Clearly as though he had stood beside her, she seemed to hear the beloved voice of her father. It was imagination, of course, she knew this; but it was uncannily real.

She thought that he was calling her, urgently, beseechingly:

“Phil.... Phil....”

[ [!-- H2 anchor --] ]

CHAPTER XXIV. THE SCREEN OF GOLD

Paul Harley raised his aching head and looked wearily about him. At first, as might be expected, he thought that he was dreaming. He lay upon a low divan and could only suppose that he had been transported to India.

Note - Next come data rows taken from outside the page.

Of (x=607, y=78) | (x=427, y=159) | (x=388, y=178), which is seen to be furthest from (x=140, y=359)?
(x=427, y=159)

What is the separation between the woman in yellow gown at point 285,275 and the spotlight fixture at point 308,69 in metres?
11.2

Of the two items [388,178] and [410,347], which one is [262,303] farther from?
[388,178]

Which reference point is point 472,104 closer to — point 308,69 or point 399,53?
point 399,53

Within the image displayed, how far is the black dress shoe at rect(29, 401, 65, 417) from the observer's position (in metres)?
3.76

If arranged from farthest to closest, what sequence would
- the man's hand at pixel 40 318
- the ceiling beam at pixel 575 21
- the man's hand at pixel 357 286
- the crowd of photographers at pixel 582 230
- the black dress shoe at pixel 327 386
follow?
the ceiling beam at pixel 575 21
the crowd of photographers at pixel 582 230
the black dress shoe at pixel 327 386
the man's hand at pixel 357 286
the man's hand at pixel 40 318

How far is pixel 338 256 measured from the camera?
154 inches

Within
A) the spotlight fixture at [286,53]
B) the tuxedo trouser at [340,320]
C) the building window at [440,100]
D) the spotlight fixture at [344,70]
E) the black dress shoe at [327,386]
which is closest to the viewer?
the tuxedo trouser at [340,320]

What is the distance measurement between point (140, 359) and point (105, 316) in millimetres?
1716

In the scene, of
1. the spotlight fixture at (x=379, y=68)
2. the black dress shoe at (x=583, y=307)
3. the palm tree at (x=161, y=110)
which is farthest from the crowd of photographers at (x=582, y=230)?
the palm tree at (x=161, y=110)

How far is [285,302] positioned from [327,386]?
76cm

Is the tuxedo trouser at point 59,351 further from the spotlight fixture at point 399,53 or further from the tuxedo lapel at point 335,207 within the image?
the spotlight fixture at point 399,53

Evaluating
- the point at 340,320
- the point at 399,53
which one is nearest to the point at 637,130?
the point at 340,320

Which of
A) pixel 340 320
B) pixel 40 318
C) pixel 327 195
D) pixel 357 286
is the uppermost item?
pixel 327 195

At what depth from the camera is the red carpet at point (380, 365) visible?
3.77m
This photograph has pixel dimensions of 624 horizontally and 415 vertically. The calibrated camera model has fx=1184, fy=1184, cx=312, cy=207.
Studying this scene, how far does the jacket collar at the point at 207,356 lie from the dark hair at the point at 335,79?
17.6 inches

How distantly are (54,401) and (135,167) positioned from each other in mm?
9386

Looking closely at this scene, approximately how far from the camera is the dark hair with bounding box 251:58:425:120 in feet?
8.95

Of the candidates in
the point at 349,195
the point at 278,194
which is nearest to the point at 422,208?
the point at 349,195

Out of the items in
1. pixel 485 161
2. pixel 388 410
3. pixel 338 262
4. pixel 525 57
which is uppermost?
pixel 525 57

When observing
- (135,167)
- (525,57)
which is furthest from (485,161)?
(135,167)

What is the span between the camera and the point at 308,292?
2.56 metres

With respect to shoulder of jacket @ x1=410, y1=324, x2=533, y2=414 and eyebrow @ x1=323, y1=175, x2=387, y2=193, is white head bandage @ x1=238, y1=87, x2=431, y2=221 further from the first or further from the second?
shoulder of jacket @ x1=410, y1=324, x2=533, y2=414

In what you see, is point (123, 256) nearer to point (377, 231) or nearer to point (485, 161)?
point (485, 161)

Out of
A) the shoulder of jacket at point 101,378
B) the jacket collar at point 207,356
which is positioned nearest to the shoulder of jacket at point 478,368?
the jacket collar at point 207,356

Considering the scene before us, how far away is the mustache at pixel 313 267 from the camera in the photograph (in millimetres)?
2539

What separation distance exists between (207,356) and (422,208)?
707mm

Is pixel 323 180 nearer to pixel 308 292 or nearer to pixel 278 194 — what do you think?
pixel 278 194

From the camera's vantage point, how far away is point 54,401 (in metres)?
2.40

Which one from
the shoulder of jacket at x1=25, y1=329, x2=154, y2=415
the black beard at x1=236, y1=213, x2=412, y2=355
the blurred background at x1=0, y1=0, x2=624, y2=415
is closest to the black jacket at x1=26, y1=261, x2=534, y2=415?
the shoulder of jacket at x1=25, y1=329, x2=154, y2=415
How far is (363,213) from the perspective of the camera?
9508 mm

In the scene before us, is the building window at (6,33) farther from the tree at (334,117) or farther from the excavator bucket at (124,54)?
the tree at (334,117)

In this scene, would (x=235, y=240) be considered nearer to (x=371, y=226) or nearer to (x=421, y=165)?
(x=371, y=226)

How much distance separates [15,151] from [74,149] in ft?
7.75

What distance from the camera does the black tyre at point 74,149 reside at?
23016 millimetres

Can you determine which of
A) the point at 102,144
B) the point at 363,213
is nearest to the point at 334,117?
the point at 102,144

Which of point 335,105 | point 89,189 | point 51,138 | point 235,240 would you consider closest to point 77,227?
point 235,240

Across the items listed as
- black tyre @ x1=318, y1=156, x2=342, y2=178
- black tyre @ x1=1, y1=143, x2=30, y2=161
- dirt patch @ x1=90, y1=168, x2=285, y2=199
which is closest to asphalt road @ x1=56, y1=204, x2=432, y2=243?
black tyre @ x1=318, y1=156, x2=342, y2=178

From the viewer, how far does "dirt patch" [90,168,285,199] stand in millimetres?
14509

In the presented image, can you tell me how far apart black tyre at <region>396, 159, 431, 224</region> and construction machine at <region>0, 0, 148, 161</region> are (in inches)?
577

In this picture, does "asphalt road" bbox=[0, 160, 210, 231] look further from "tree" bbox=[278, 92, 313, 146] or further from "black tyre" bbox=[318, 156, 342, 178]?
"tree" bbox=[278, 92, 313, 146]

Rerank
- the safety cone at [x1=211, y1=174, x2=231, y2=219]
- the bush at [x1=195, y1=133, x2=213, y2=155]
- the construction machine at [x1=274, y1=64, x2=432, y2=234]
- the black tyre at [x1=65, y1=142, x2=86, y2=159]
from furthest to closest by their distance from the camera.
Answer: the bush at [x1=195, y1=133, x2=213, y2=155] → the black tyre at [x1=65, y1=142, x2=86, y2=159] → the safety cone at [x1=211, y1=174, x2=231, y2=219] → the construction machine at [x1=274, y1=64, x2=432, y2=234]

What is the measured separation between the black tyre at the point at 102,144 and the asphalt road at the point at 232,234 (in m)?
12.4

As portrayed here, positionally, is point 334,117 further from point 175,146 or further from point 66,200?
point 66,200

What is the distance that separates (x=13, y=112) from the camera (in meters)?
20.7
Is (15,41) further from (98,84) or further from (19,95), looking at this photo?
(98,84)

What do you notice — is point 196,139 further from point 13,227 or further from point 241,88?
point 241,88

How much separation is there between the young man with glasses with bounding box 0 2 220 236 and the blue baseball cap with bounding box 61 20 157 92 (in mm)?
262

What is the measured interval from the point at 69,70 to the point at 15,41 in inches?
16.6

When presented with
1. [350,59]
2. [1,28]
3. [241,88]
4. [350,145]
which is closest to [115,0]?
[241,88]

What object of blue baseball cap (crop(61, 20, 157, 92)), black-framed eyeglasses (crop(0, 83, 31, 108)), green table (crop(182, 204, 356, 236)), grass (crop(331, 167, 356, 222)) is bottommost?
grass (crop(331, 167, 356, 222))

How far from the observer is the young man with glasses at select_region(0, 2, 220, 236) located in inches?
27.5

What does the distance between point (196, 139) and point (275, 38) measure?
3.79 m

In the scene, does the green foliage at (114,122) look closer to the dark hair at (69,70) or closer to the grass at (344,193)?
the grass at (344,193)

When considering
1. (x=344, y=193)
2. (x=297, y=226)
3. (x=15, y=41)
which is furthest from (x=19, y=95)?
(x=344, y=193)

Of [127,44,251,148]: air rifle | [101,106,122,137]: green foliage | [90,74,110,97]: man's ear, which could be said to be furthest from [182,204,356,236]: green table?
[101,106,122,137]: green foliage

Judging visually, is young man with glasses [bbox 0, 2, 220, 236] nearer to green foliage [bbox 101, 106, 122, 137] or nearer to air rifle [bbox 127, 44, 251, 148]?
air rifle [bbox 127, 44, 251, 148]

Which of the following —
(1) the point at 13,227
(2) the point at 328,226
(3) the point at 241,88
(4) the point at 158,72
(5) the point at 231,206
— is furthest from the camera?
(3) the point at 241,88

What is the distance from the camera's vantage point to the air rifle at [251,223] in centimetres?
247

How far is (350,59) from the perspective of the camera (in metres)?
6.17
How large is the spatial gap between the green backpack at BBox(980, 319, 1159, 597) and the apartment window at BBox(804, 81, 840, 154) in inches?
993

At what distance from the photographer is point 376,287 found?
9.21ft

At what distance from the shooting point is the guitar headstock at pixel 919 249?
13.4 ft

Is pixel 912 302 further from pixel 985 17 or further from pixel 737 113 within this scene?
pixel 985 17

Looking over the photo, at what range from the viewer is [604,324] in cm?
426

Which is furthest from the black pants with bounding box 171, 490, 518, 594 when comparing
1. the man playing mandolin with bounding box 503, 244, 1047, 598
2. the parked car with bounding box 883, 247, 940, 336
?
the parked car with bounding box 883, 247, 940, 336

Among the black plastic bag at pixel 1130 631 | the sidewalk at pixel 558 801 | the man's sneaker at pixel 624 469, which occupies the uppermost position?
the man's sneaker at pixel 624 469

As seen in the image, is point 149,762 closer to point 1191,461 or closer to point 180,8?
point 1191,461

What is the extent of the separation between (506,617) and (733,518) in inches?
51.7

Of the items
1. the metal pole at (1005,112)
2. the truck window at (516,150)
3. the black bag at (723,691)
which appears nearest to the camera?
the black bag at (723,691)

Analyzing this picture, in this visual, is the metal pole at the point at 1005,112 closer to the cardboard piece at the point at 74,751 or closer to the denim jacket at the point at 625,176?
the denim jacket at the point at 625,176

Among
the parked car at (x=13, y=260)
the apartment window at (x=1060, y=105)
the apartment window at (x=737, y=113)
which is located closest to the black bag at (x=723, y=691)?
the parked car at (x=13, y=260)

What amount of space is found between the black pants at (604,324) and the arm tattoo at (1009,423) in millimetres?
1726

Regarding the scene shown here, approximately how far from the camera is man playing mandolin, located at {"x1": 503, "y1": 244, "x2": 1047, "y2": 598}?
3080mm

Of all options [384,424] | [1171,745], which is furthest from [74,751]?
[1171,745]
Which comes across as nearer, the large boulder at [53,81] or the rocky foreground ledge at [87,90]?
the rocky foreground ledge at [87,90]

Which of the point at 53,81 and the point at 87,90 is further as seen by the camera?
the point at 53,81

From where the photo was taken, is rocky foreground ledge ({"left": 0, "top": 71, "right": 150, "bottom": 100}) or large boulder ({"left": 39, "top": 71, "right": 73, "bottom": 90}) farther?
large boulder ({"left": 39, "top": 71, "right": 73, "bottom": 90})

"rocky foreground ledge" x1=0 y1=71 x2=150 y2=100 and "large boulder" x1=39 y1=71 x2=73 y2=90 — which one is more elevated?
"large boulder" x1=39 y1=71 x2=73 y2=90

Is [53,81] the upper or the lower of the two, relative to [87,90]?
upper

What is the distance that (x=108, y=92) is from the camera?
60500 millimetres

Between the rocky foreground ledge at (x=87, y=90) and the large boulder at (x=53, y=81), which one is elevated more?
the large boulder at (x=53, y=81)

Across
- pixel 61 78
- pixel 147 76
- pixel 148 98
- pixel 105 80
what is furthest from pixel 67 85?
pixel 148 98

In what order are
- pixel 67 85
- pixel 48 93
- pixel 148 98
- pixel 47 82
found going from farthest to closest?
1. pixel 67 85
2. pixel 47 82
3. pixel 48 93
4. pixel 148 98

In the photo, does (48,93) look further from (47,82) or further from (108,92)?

Slowly, painfully, memory reasserted itself and he realized that he had been rendered unconscious by the blow of a sandbag or some similar weapon while telephoning from the station master’s office at Lower Claybury. How long a time had elapsed since that moment he was unable to judge, for his watch had been removed from his pocket. He stared about him with a sort of fearful interest. He lay in a small barely furnished room having white distempered walls, wholly undecorated. Its few appointments were Oriental, and the only window which it boasted was set so high as to be well out of reach. Moreover, it was iron-barred, and at the moment admitted no light, whether because it did not communicate with the outer world, or because night was fallen, he was unable to tell.